Copy exactly the line that contains "kingdom: Animalia" plus all remaining lines of the data, and leave out every line before it.

-------- Data for the task --------

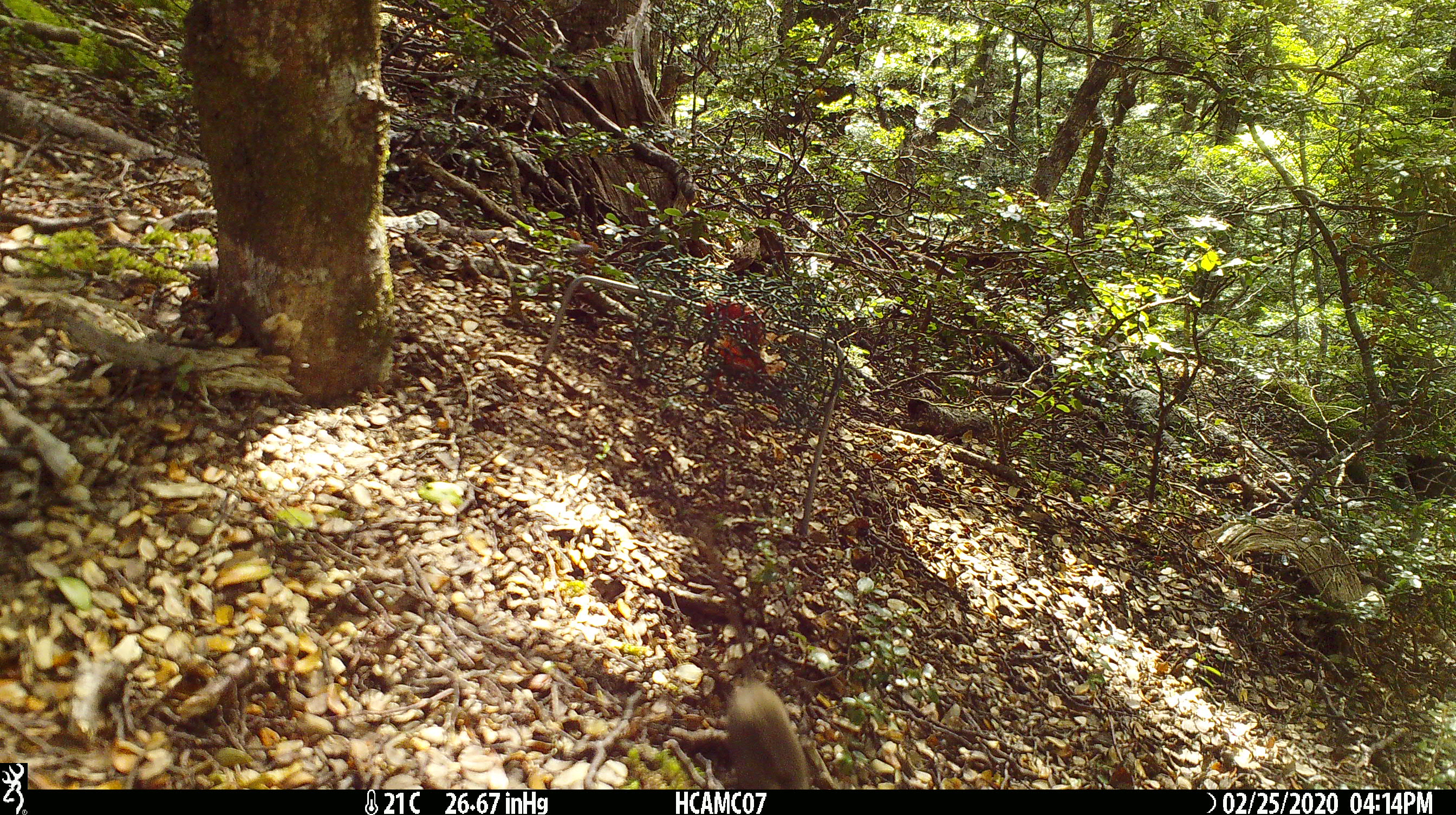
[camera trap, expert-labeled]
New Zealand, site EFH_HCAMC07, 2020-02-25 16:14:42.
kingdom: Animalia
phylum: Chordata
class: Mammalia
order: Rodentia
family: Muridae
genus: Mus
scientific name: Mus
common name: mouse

--------

## Written reply
kingdom: Animalia
phylum: Chordata
class: Mammalia
order: Rodentia
family: Muridae
genus: Mus
scientific name: Mus
common name: mouse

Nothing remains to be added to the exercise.